[Start of Attachment]

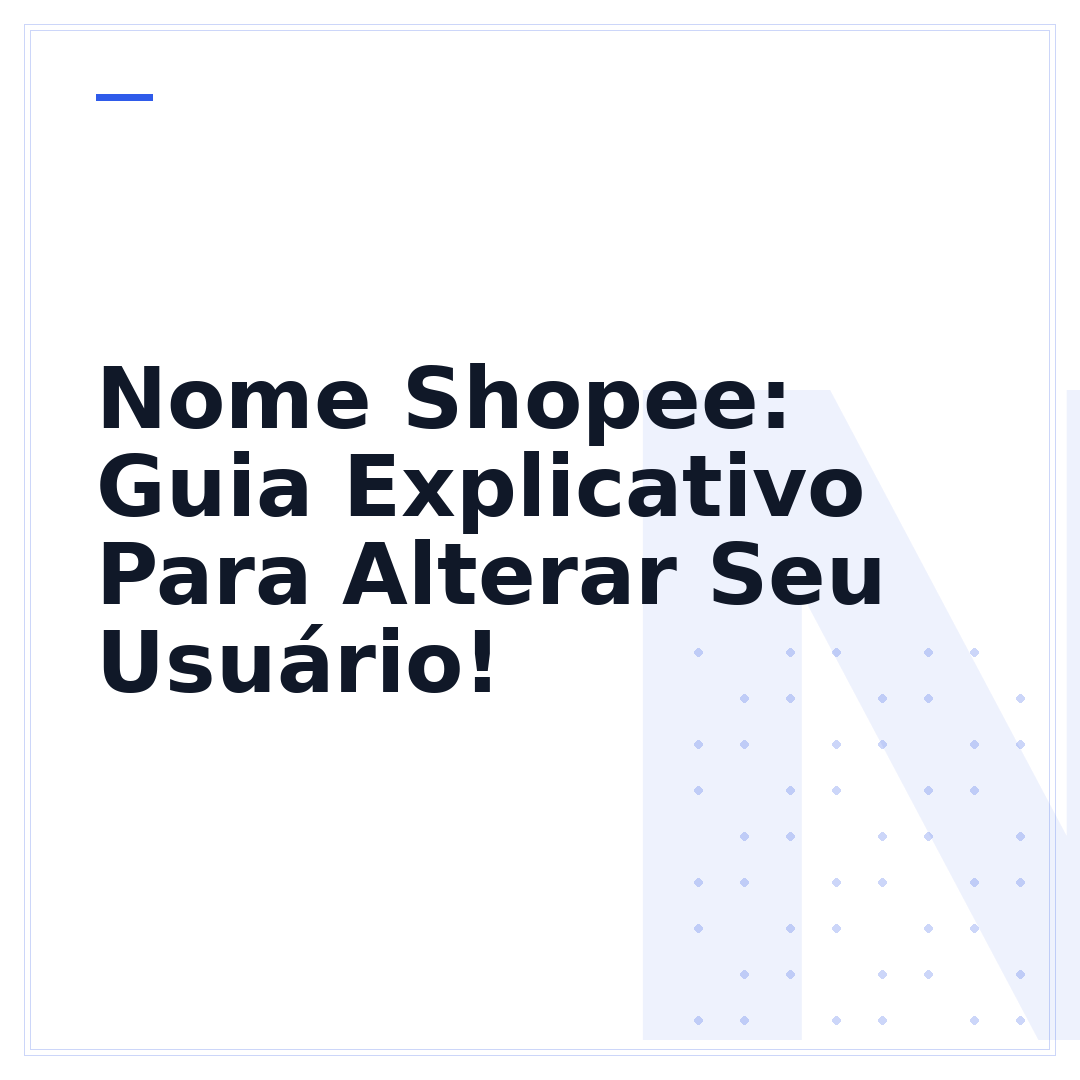 Nome Shopee: Guia Explicativo Para Alterar Seu Usuário!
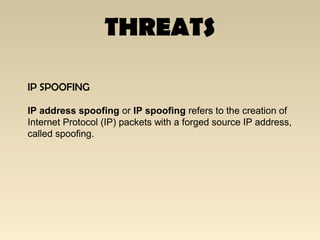 THREATS
IP SPOOFING
IP address spoofing or IP spoofing refers to the creation of
Internet Protocol (IP) packets with a forged source IP address,
called spoofing.
 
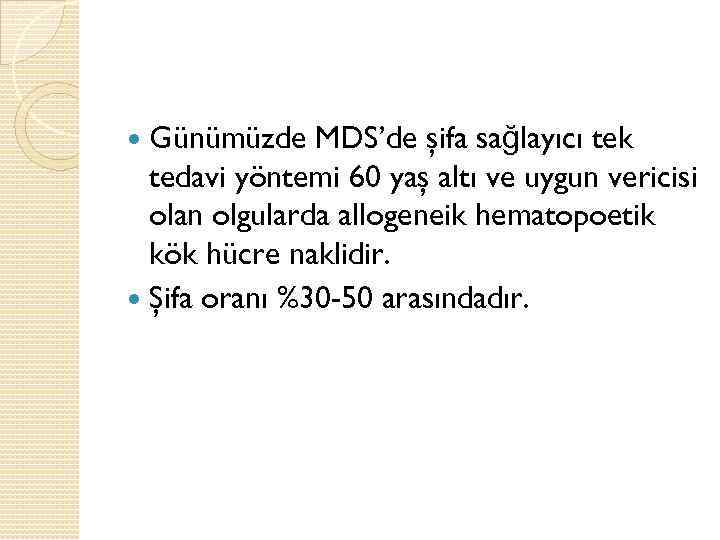 Günümüzde MDS’de şifa sağlayıcı tek tedavi yöntemi 60 yaş altı ve uygun vericisi olan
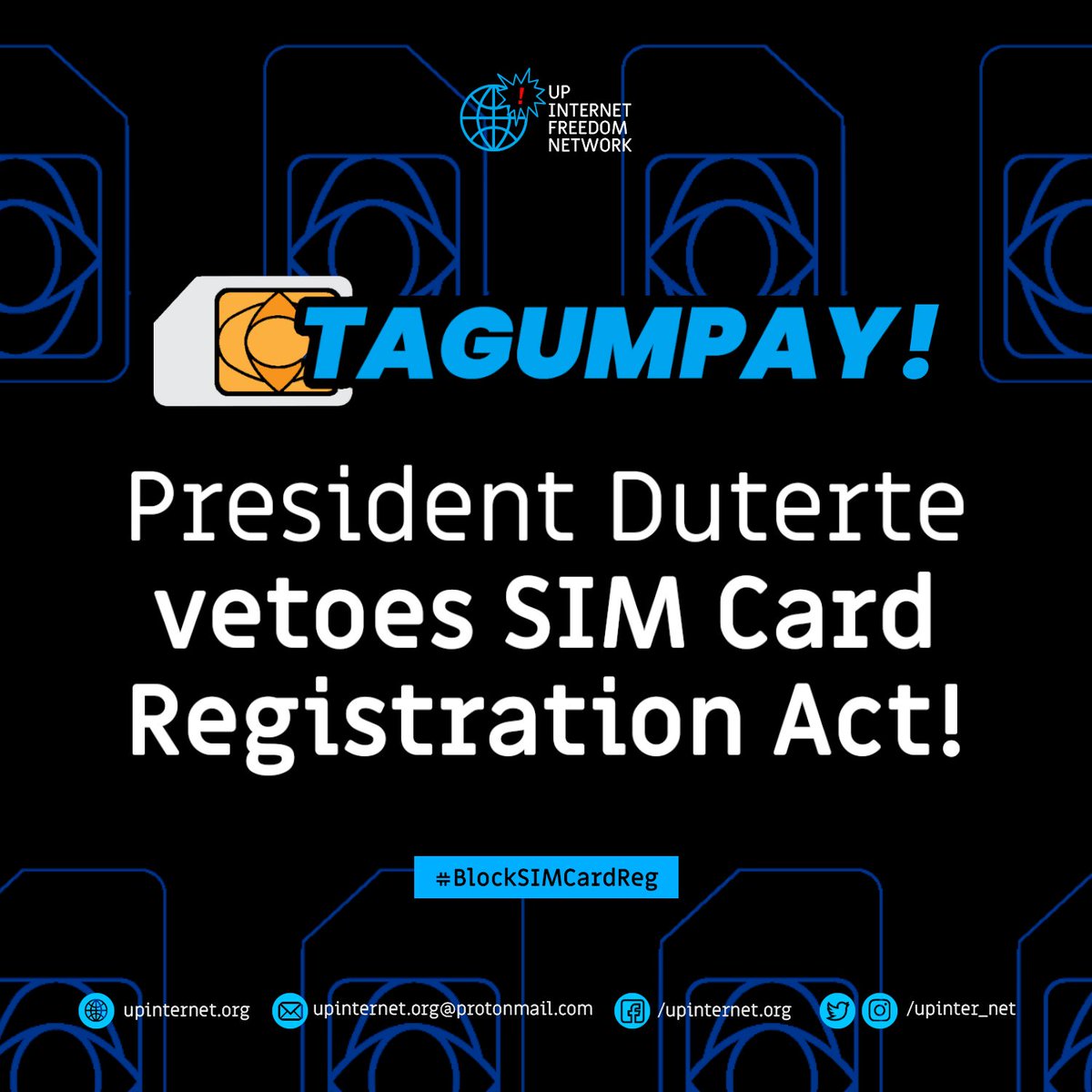TAGUMPAY! President Rodrigo Duterte vetoes #SIMCardRegistrationAct!

#BlockSIMCardReg
#SaveOurPrivacy
#FreeTheInternet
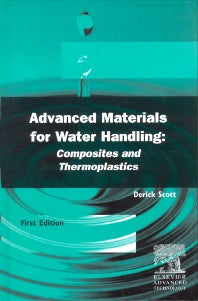 Advanced Materials for Water Handling; Composites and Thermoplastics (Hardback) 9781856173506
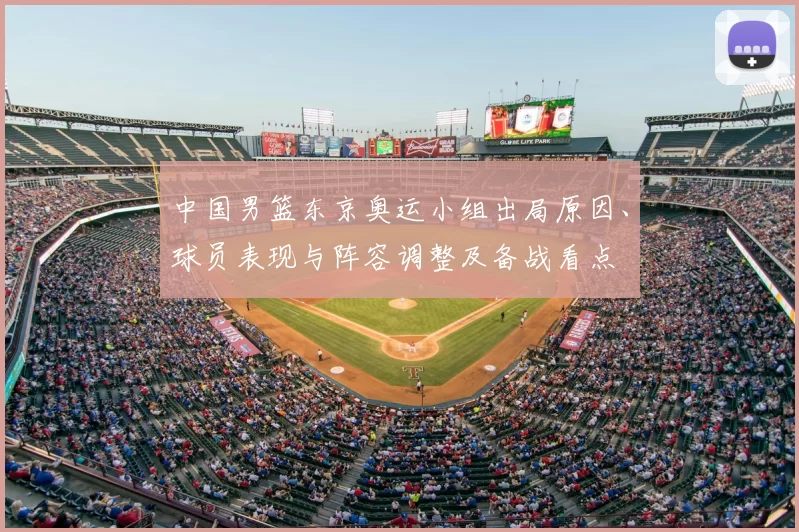 中国男篮东京奥运小组出局原因、球员表现与阵容调整及备战看点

[End of Attachment]

-- TASK DESCRIPTION --
Copy each record exactly. Leave any images out of the copy.

-- ANSWER BOX --
 Nome Shopee: Guia Explicativo Para Alterar Seu Usuário!
 THREATS
IP SPOOFING
IP address spoofing or IP spoofing refers to the creation of
Internet Protocol (IP) packets with a forged source IP address,
called spoofing.
 
 Günümüzde MDS’de şifa sağlayıcı tek tedavi yöntemi 60 yaş altı ve uygun vericisi olan
TAGUMPAY! President Rodrigo Duterte vetoes #SIMCardRegistrationAct!

#BlockSIMCardReg
#SaveOurPrivacy
#FreeTheInternet
 Advanced Materials for Water Handling; Composites and Thermoplastics (Hardback) 9781856173506
 中国男篮东京奥运小组出局原因、球员表现与阵容调整及备战看点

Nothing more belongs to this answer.